(313h) Scale Up of Membrane Affinity Chromatography Processes

Membrane chromatography represents one of the emerging technologies for downstream processing in the biotechnology industry. This process is currently used in polishing steps for antibody manufacturing, while its application is still uncommon for the capturing step. To evaluate and to promote its application in large scale processes, it is crucial to use a reliable simulation tool able to describe the performance of membrane adsorbers at all scales in a predictive way.

In this work, the physical model for the description of protein purification with affinity membrane chromatography has been used to predict the performance of scaled up systems and compared with the simplified lumped model, in which axial dispersion is not accounted for explicitly but is rather lumped into the binding kinetic term. Two commonly used binding kinetics have been implemented in the models, namely the Langmuir and the bi-Langmuir equations.

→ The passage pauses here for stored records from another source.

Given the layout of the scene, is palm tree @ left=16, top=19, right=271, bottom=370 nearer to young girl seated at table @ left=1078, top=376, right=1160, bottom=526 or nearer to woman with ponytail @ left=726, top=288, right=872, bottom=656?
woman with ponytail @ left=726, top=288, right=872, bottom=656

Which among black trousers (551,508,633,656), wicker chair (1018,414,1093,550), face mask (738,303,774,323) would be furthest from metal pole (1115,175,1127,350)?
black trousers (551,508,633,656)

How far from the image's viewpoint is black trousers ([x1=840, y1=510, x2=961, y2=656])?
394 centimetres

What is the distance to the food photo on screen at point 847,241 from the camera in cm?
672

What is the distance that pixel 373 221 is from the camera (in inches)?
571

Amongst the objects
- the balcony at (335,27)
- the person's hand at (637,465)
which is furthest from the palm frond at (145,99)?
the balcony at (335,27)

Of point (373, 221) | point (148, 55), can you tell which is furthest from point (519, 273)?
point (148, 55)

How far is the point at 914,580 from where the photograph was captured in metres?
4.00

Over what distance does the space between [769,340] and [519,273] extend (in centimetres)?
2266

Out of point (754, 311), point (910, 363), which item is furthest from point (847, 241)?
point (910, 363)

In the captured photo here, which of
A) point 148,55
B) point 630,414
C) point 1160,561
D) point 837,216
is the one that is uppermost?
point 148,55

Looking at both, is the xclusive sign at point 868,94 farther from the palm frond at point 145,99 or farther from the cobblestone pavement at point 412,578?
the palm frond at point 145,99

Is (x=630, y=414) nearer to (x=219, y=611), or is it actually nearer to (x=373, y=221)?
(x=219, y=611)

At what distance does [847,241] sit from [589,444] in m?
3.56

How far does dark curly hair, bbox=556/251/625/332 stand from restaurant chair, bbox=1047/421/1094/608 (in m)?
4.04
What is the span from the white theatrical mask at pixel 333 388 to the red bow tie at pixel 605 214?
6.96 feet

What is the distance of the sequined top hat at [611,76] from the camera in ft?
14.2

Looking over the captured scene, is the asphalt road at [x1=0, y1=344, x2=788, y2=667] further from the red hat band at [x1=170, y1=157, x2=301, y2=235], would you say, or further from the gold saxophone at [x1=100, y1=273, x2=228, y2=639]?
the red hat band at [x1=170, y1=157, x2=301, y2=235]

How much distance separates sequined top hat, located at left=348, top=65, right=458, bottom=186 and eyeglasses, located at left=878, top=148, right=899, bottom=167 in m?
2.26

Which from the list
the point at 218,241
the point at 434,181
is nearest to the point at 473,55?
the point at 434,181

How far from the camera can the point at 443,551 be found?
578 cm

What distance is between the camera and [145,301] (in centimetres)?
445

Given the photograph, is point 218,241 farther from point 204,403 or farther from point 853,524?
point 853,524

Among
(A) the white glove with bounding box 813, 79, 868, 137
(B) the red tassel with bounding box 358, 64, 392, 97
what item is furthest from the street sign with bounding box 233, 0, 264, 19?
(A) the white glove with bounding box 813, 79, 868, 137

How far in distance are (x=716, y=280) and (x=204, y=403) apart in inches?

It is known that by considering experimental data at bench scale only, both lumped model and physical model can describe equally well the observed behaviors. However the hypothesis to lumped all transport and kinetic processes into a single term leads to the use of “binding kinetic” parameters which are strongly flow rate dependent, in contrast with the usual physical properties of such terms. That throws motivated doubts to the validity of the lumped model for scale up purposes, which are further supported by the fact that the two models have different dimensionless equations.

In the present work we inspect the different scale-up predictions obtained by using the physical and lumped model, whose parameters have been assessed for the proper description of bench scale experimental data of h-IgG purification using B14-TRZ-Epoxy2 affinity membranes at different concentrations and different flow rates. The comparison of the lumped model with a validated physical model represents a valuable tool to assess the suitability of the lumped approximation. Although the two models describe equally well the experimental concentration profiles measured in a bench scale module, their up-scaled simulations at the size of commercially available adsorbers reveal a large discrepancy even at the early stages of breakthrough. The lumped model always overestimates the breakthrough point with respect to the physical model and, at 10% breakthrough, the difference in dynamic binding capacity evaluated by the two models presented is remarkably in the order of 23-28%, definitely impressive for the high added value of the antibody to be produced.

The physical model is based only on the actual physical phenomena present in the chromatographic module, the dispersion coefficient is measured separately and independently from the chromatographic cycle, and the conclusion is that it is the appropriate model for scale-up purposes.

Acknowledgements

This work was financially supported by MIUR, Italian Ministry of Education, University and Research (PRIN 2008) and by the University of Bologna, Italy.